"When I work fourteen hours a day, seven days a week, I get lucky"
About this Quote
The specific intent is managerial and aspirational: sanctify overwork, then rebrand success as a predictable outcome of endurance. It’s the kind of sentence that plays well in boardrooms and biographies because it flatters both speaker and listener. Hammer gets to seem humble (crediting luck) while quietly asserting superiority (nobody outworks me). The audience gets a usable myth: if you’re not winning, you’re not grinding hard enough.

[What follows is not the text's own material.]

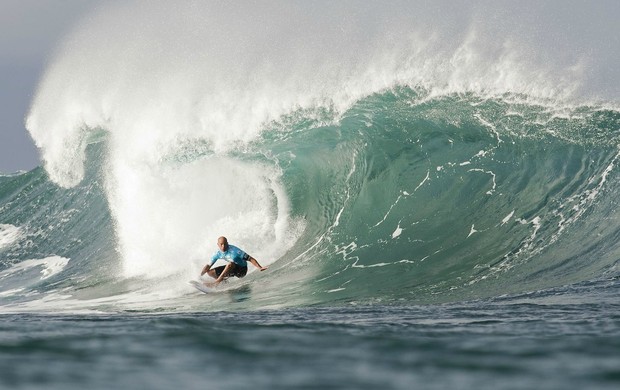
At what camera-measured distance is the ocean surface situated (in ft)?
17.2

The subtext is harsher. If luck can be “earned,” then failure becomes a character flaw. The line naturalizes a worldview where structural advantages fade into the background and exhaustion becomes evidence of virtue. Coming from Armand Hammer - a businessman whose career moved through oil, politics, and high-level dealmaking across the US and the Soviet sphere - it’s also a strategic deflection. His “luck” wasn’t just long hours; it was access, timing, and an ability to operate where money and power blur. The quote works because it’s compact, quotable self-justification: a hustle slogan that doubles as a shield.
Quote Details
| Topic | Work Ethic |
|---|---|
| Source | Help us find the source |
| Cite |
Citation Formats
APA Style (7th ed.)
Hammer, Armand. (2026, January 15). When I work fourteen hours a day, seven days a week, I get lucky. FixQuotes. https://fixquotes.com/quotes/when-i-work-fourteen-hours-a-day-seven-days-a-118558/
Chicago Style
Hammer, Armand. "When I work fourteen hours a day, seven days a week, I get lucky." FixQuotes. January 15, 2026. https://fixquotes.com/quotes/when-i-work-fourteen-hours-a-day-seven-days-a-118558/.
MLA Style (9th ed.)
"When I work fourteen hours a day, seven days a week, I get lucky." FixQuotes, 15 Jan. 2026, https://fixquotes.com/quotes/when-i-work-fourteen-hours-a-day-seven-days-a-118558/. Accessed 14 Feb. 2026.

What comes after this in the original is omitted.